Arctic Cat this year changed its dealer ordering system to include three ordering periods throughout the year instead of one in June. It's a move Twomey and Jordan say had an impact on first quarter results but ultimately benefits both the company and dealers.
"Sales of ATVs for the quarter were down 40 percent as we shifted ATV dealer sales later in the year so that dealer inventories would continue to decline and to better match the introduction of our 2010 with the height of the retail selling season which occurs in September and October," Twomey says.
"The primary advantage we're getting (via multiple dealer ordering periods) is the fact that our dealers are able to plan ahead and forecast in shorter increments," Jordan says. "So, instead of planting an order in the month of June for the next 12 months, the dealers are now able to go ahead and plant orders in June, August and January. That has been very positively received by our dealer network."
Arctic Cat estimates sales for its fiscal year ending March 31, 2010, to range between $425 million and $460 million.

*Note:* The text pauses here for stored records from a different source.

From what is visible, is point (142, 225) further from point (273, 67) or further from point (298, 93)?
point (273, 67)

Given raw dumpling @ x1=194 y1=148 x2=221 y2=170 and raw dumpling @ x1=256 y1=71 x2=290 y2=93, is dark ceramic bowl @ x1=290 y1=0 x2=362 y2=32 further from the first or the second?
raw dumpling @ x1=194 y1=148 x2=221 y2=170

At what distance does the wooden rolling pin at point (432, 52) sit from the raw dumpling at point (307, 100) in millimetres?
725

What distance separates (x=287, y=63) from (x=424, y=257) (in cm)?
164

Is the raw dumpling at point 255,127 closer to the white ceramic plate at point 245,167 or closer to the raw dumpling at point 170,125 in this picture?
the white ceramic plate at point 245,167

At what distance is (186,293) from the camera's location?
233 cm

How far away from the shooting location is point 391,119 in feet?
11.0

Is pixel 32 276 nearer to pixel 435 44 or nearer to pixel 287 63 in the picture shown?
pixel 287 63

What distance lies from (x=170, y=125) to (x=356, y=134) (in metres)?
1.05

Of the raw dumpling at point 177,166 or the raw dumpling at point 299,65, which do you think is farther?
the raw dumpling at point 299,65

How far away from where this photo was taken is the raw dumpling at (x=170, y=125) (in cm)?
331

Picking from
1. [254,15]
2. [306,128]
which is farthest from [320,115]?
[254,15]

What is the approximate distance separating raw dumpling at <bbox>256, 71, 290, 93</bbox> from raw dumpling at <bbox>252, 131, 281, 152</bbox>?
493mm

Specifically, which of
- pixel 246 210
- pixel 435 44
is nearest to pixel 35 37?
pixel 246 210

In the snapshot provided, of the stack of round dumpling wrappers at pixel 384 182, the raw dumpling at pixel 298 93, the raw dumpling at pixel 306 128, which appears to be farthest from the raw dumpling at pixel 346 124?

The company expects ATV sales to be between $188 million and $203 million, snowmobile sales to be between $140 million and $152 million, and PG&A sales to be between $97 million and $105 million.
Company officials say they anticipate ATV and side-by-side sales to dealers to be down 18 to 24 percent, snowmobile sales to dealers to be down 25 to 32 percent, and sales of PG&A to be down four to 11 percent.
"We continue to expect that this will be a challenging year for the recreational products industry in this recessionary economic environment," Twomey says.